K Cartlidge

DotNet, Golang, Node, JavaScript, Ruby, Python, PHP.

Data based on streams of immutable events.

Using messages to transform state.

I've been interested for a while now in the idea of using messages to transform state.

For example, a web server may receive a message-based API call (eg. using something like Seneca in Node) that causes changes to the application state stored in a database.

The main reason for my dabbling in this area is to experiment with the idea that by using messages to effectively describe any change that occurs you get a stream of immutable events that can be replayed, examined for debugging, used to pipe the same effects to multiple systems, or even to form a seed stream to recreate the dataset at any point in time - which introduces the concept of undo into your data.

As a very nice side-effect the stream of events forms a complete and coherent custody chain for the data. Everything is guaranteed to be fully audited as the only means of change is via the event stream.

Turning the database inside out.

I've just read Martin Kleppman's transcript of his 2014 talk "Turning the database inside-out with Apache Samza" and found it greatly interesting. Where I've missed a step in my thinking is my implicit assumption, based on 30 years of DBMS habit, that the event stream should end in database updates - whether that be SQL, NoSQL, flat-file or something other - and that those updates create a set of data (relational or otherwise) that systems can query for specific subsets of information such as that needed for reporting or for feeding a web page account view.

This is not ideal.

If you have a stream of immutable events which describe your data, then you have everything you need to present that data in any form you wish.

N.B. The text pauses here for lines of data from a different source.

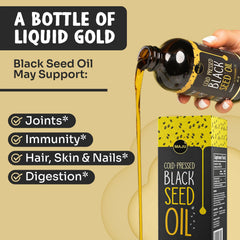 MAJU Black Seed Oil drops on a spoon for daily ritual.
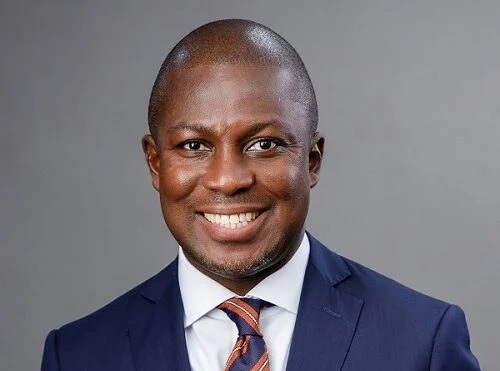 Professional headshot: smiling man in a navy suit and striped tie against a gray background.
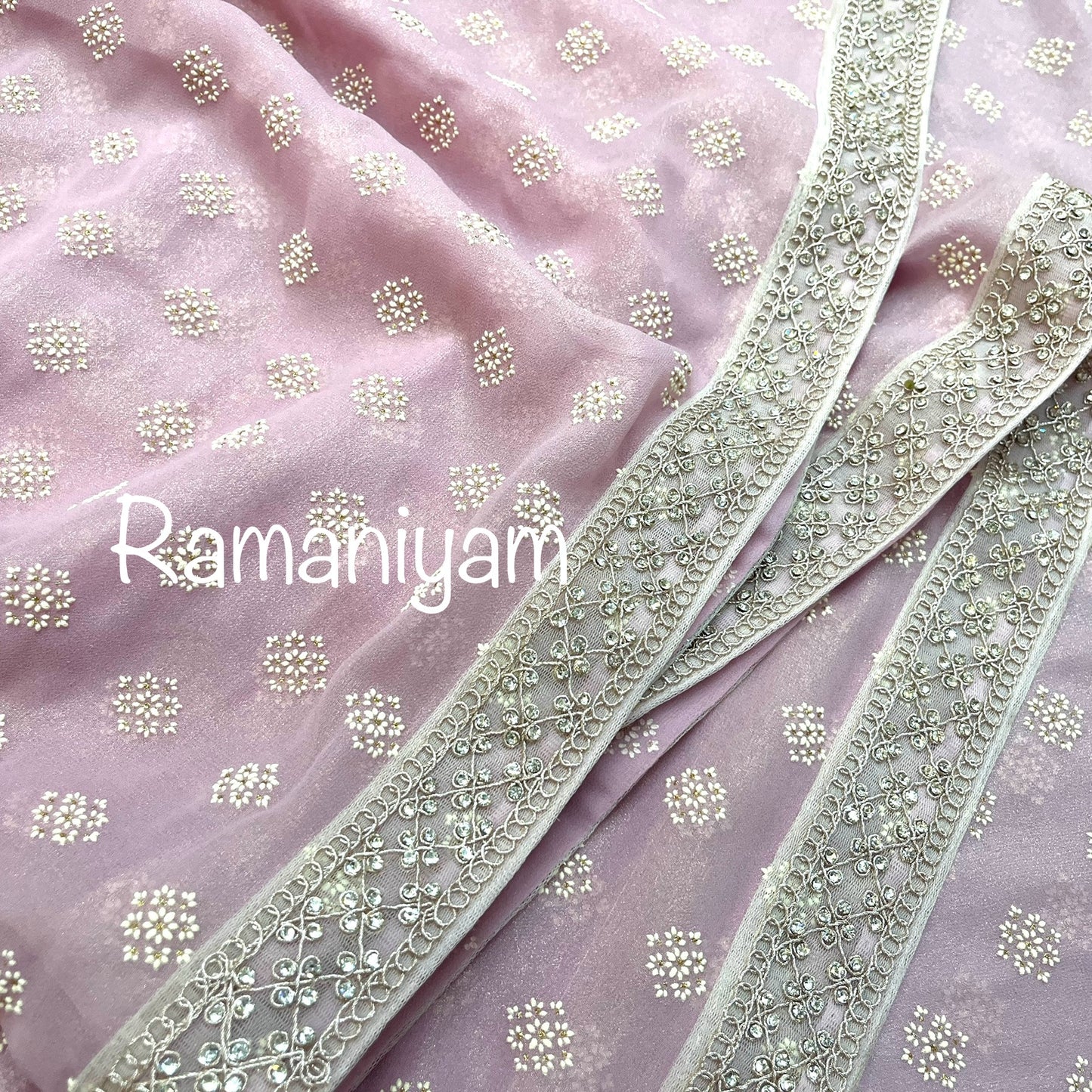 Rose pink tissue georgette saree with stone work borders and metallic rose pink blouse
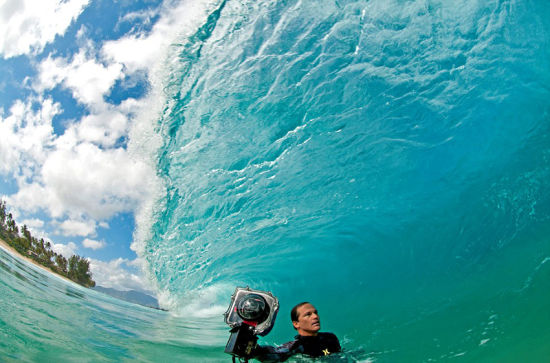 克拉克身穿潜水服，手持巨大的防水相机，正准备拍摄巨浪里的美丽世界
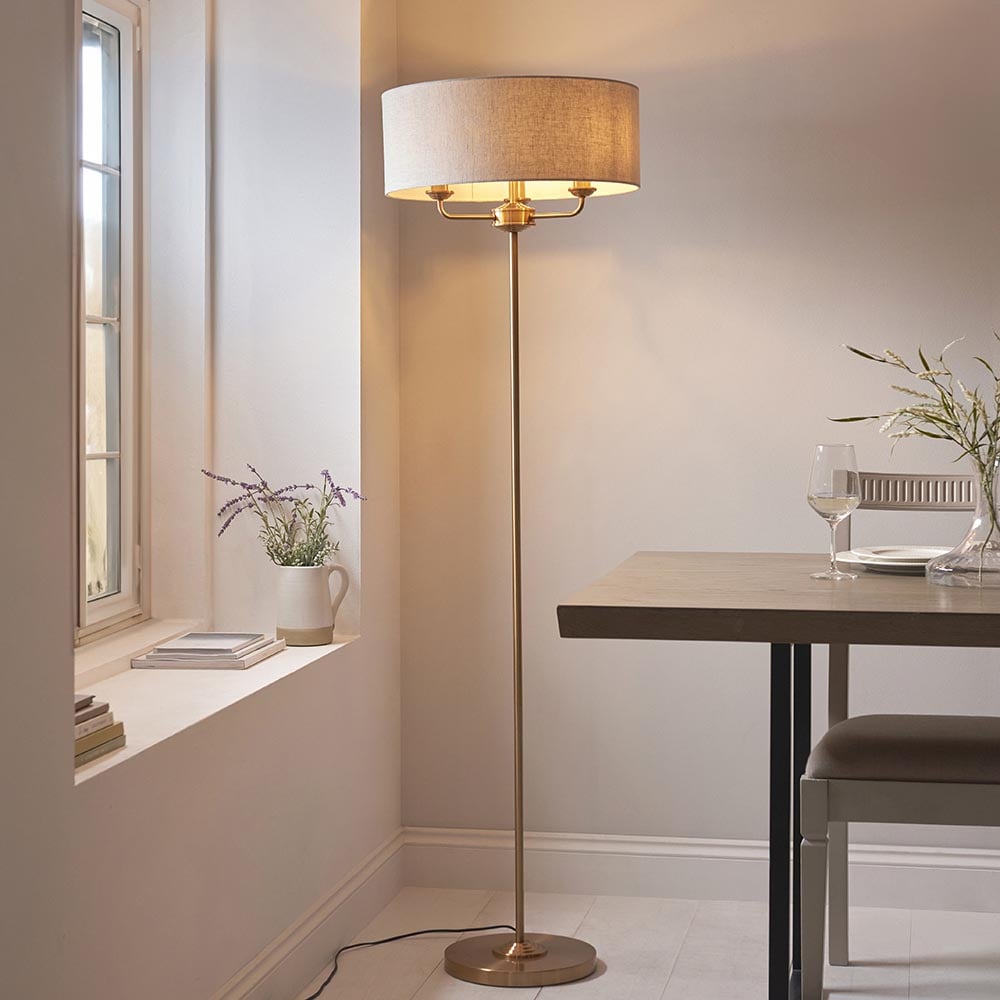 Read more about Hixson 3 light natural fabric floor lamp in vintage brass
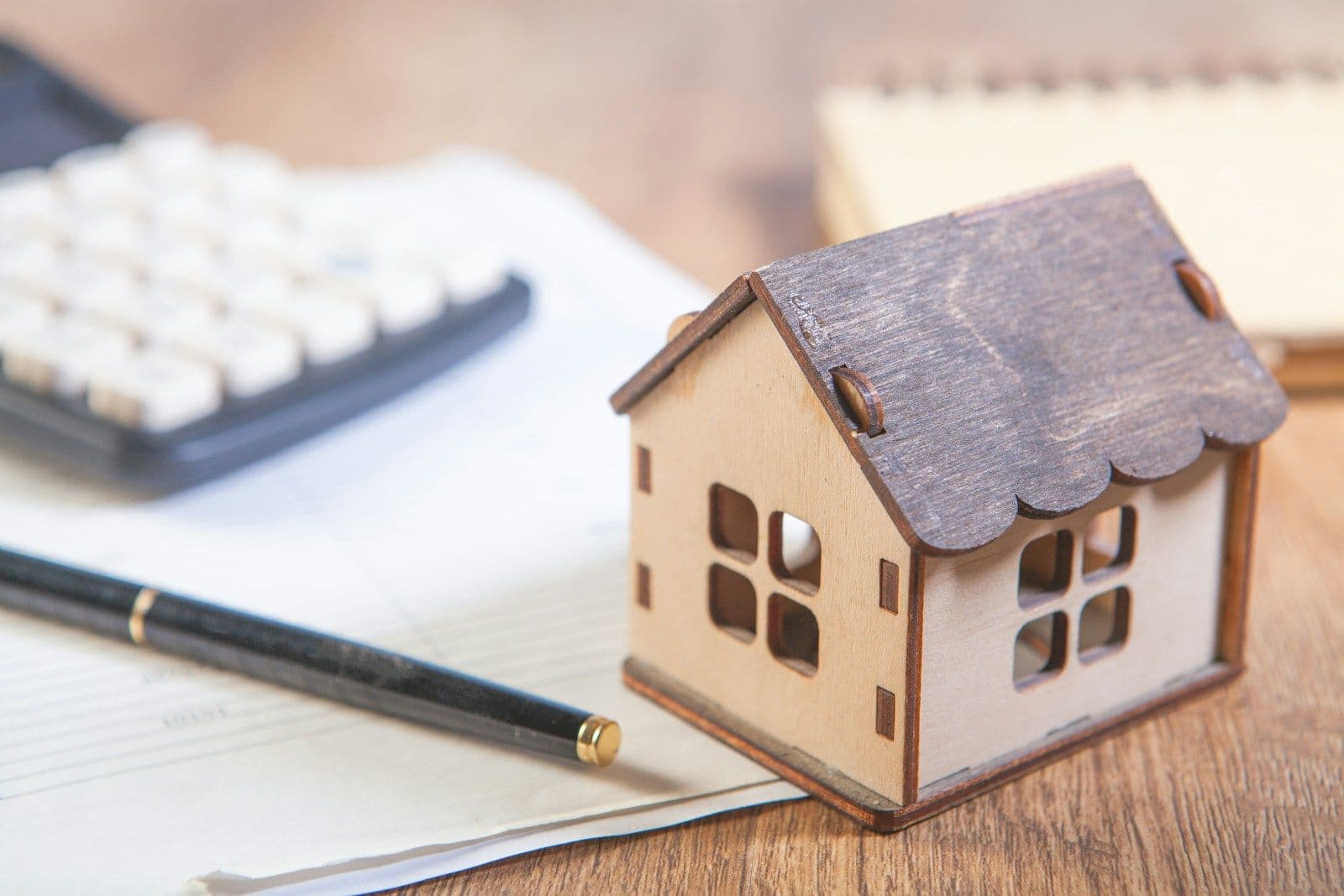 Small wooden toy house model beside a calculator, pen, and papers on a wooden desk, representing home finance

There is no need to involve the intermediate steps of normalisation, storage, stored procedures, warehouse transforms or whatever simply to repurpose that data for specialised use.

The event stream doesn't feed the dataset, it is the dataset.

How the snapshots are stored is an implementation detail. Martin speaks of materialised views over the logs as one means, with the pleasant result that persistence and consistency is handled directly by the database. He also points out that the use of multiple snapshots in the form of materialised views using indexes as cache key replacements eliminates the need for a cache as there is no longer the chance of a cache miss - read his article for details.

In summary, you have the following components:

If the materialised view option is taken then the snapshot is the view and the transform is it's definition, whilst the timeline is the portion of the event stream the view is filtering on (or all of it).

What makes this particularly relevant at the moment is that I'm looking into redux for React, and the article from Martin is in the Thanks at the bottom of the first page. Having an idea of how redux works, I'm looking forward to using it to experiment with data based on streams of immutable events.